*** DATASET

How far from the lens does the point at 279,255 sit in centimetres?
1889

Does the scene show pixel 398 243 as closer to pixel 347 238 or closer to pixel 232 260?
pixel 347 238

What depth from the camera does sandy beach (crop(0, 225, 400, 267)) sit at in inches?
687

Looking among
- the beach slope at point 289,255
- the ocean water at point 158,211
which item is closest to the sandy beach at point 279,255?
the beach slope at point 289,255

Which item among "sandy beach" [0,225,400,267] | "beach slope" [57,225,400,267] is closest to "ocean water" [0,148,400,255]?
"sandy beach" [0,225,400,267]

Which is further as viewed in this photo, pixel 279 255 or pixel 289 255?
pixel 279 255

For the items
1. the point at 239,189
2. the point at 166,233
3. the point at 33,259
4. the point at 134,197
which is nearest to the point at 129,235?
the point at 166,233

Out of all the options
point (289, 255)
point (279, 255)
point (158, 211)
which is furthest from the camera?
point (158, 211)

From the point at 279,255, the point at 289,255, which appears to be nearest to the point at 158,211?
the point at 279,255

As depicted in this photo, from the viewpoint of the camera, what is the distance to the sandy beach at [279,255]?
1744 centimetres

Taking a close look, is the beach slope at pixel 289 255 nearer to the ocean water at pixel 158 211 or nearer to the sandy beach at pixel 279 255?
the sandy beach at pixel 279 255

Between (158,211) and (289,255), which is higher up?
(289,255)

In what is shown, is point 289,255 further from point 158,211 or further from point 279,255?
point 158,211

******
*** DATASET

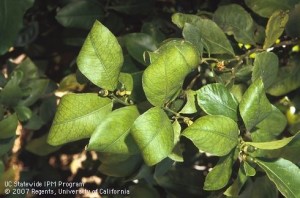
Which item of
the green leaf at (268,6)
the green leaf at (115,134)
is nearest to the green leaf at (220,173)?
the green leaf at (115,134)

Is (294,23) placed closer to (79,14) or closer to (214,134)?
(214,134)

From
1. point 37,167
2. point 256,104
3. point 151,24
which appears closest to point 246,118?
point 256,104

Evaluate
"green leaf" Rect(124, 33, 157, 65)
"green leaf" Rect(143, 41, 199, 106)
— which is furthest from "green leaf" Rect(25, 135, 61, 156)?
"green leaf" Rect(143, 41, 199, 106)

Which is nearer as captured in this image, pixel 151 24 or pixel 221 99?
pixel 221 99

******
*** DATASET

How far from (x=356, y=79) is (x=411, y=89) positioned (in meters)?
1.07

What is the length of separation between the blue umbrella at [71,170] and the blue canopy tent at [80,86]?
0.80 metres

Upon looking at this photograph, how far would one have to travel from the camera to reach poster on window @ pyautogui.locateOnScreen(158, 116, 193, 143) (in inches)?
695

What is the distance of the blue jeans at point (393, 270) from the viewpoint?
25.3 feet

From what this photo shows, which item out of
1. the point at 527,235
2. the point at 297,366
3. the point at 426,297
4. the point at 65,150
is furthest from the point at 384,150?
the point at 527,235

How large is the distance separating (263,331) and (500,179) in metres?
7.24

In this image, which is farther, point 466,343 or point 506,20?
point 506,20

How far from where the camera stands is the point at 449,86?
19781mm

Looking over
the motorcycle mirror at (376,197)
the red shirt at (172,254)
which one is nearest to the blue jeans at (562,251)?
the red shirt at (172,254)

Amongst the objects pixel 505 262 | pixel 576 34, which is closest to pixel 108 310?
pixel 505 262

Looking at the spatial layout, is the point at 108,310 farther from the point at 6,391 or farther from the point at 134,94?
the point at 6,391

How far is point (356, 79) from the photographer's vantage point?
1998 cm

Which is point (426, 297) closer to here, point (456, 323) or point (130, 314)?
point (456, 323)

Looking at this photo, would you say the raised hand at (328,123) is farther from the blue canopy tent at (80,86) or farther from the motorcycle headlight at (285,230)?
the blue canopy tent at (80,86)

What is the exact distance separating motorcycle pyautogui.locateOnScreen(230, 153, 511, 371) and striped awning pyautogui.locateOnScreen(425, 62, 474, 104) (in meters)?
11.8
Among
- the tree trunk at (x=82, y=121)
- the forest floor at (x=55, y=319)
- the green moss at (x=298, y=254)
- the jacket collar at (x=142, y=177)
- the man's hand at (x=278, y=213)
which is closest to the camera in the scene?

******

**WHAT THE EXERCISE ASKS:**
Rewrite the material from the line with "As depicted in" up to and including the line with "1744 centimetres", swapping "sandy beach" for "dry sand" and leaving everything else unchanged.

**OUTPUT:**
As depicted in this photo, from the viewpoint of the camera, what is the distance to the dry sand at [279,255]?
1744 centimetres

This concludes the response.